The title is pretty much the question. I’ve heard this term orally for maybe 2 years. I saw it for the first time in print on another message board about a month ago. Can’t say “redonk” is ubiquitous just yet … but I’m wondering whether it’s part of some very recent pop culture that I may have missed.
I think it’s just people playing around with common words to make them sound funny.
I also hear “recockulous” and “ridicurous”.
Don’t be dickless, Lucy!
True, true. I still wonder if “redonk”/“redonkulous” has appeared in a recent movie, TV show, song, or something like that. Heck, these days, a video game or well-read blog can probably popularize slang.
I’ve been finding over the past 5 years or so that a lot of what looks like “playing with words” actually had been popularized in some form of media. For instance – People. Writing. Sentences. Like. This. – actually came from the Comic Book Guy on The Simpsons (I don’t watch much … I’ll assume that CBG Talks. In. Pauses.).
Perhaps it’s origin is tied in to the phrase “badonkadonk” or “It’s on like Donkey Kong” ?
All I can contribute is that it first appears on Usenet in 1999.
David Spade may have revived its popularity by his repeated use of it on his Show Biz Show.

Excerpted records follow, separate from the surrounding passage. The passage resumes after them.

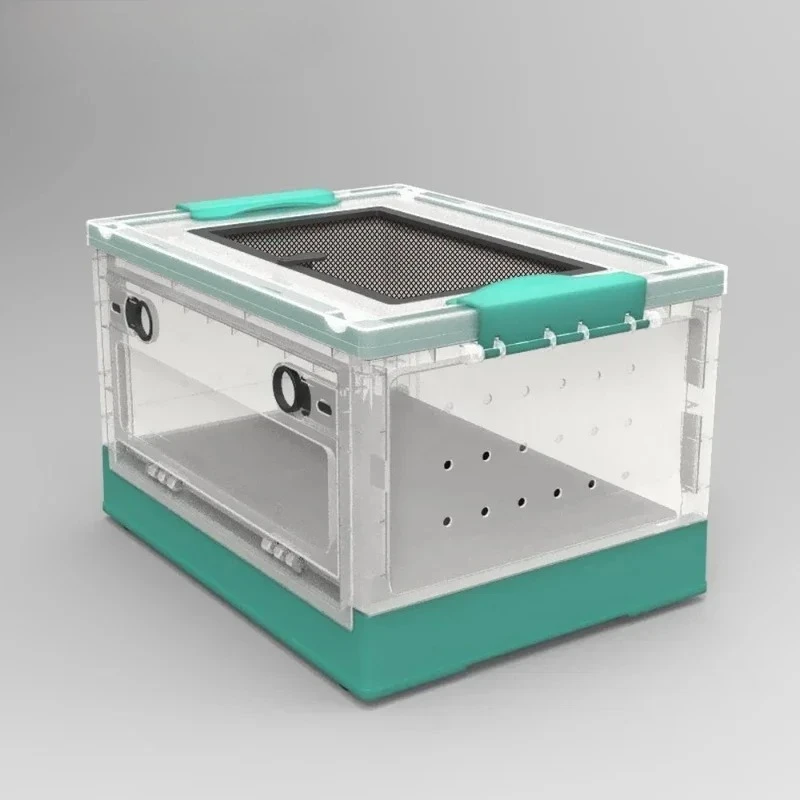 Folding Feeding Box Hedgehog Honey Bag Flying Squirrel Horned Frog Pet Snake Spider Hermit Crab Hamster Rutin Chicken Cage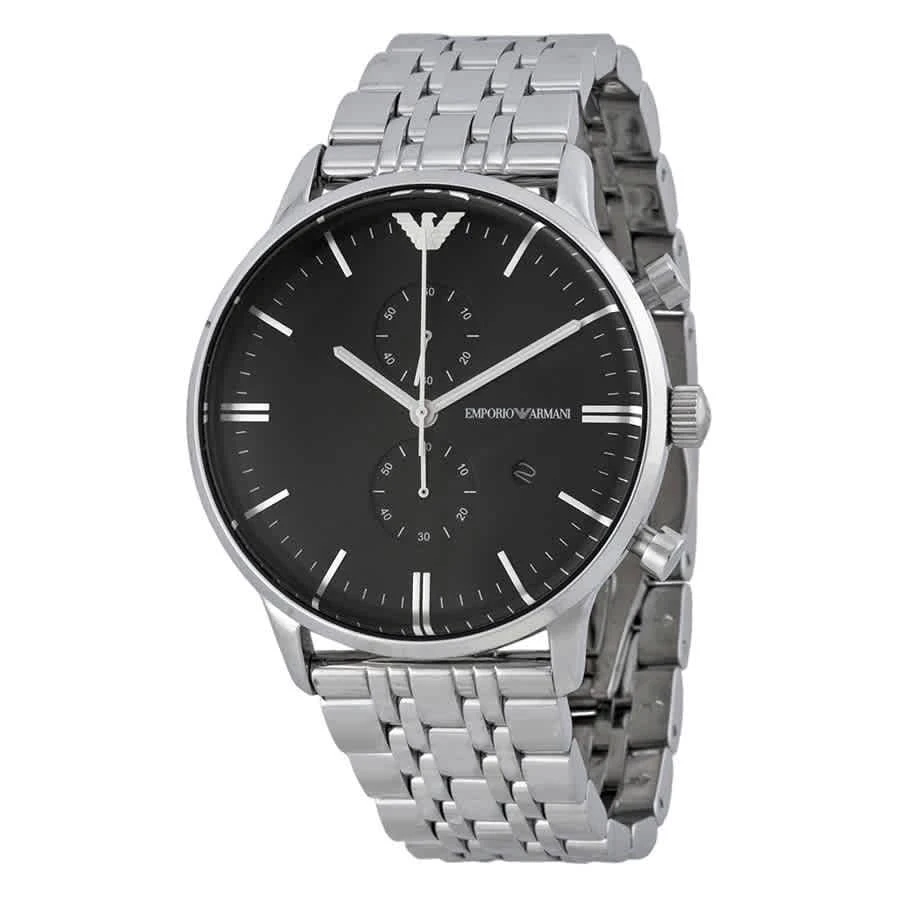 商品Emporio Armani|经典计时码男士石英手表 43mm AR0389 ,价格¥1052,第1张图片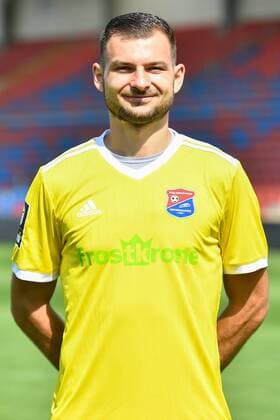 Steve Kroll SpVgg Unterhaching 3 League, portrait date 2019 2020 xslx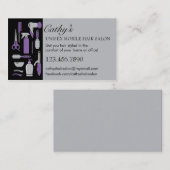 Visitekaartje van de Salon van het Haar van de (Voorkant / Achterkant)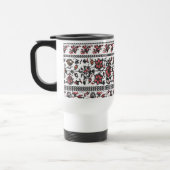 Cottagecore-Botanik-Blumenmuster Reisebecher (Links)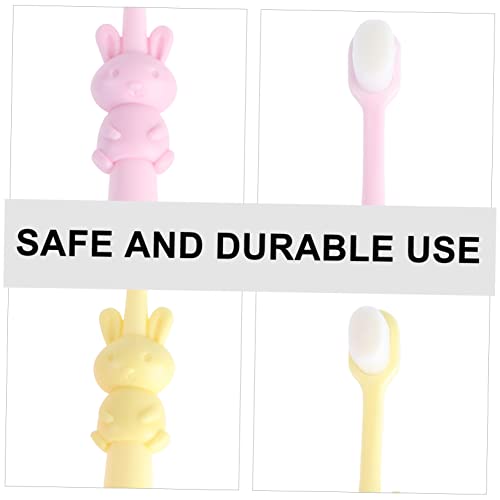 FOMIYES 9 Stk Kinderzahnbürste Mit Weichen Borsten Zahnreinigungsbürste Babys Erste Zahnbürste Cartoon- Kindern Tragbare Kinder Hand Pbt – Bild 6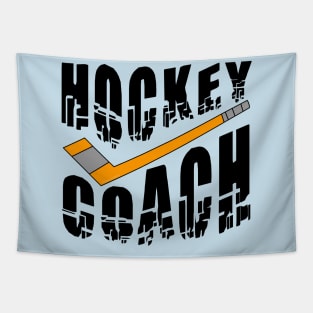 Hockey Coach Stick Tapestry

[Seinfeld]Wait a minute…did you … say … ridicurous?[/js]
It’s also all over www.cuteoverload.com, along with some of my other favorite non-words like 'snorgle", “muzzlepuff” and “pawsitude”.
That annoying little gnome creature from whatever online service uses it. I haven’t heard it otherwise. I hate him.
See, there’s another example right there of the same thing. My hip, young sister-in-law uses this word (or is it “bading-adang-dong?”) to refer to country music, NASCAR, small towns, and rurality in general.
I thought “badonkadonk”/“bading-adang-dong” was a just a play on the sound of a banjo or something, until I heard that it came from a recent hit country song. Of course, the song might have come after the term … probably did, as a matter of fact.
Playing around with “ridiculous” is not new. Albert Alligator, in the long-defunct comic strip Pogo, complained that something was “ree-dickle-wockle.”
But Pogo used that kind of bizarre artificial elaboration for all kinds of words in the dialect of its Okefenokee swamp-critter characters, not just “ridiculous” in particular. Similar phrases I can think of just off the top of my head include “a big political assassifrassination”, “automobobble”, and “dangerest”.
Actually “[URL=http://en.wikipedia.org/wiki/Badonkadonk]badonkadonk” is something completely different.
I’m just too old to keep up, I tell ya!
The first time I heard it was on the sit-com “How I met your mother”, they said it in at the start of the second session
Yeah! Thats where I heard this for the first time.
muzzlepousche…hehe
Not so completely different - the country song was “Honkytonk Badonkadonk” which may have been referring to a girl’s nice backside while she danced to Honkytonk, but the apparent hipster use of the term comes from the association with that song and making it mean honkytonk. And slang means as slang is used.
I assumed it was because dong is a slang term for dick, like cock is. So similar to how recockulous is used because cock is slang for dick, redonculous is used as well. The ‘g’ gets dropped off, but it’s still there in spirit.
Comic Book Guy got it from comics (surprise!). Imagine the hero struggling so hard that they can only get out one word at a time. Must… fight… off… raygun… effects!! Where… is… Robin? Can’t… reach… button…!
Didn’t Balki on Perfect Strangers have fun with “ridiculous”?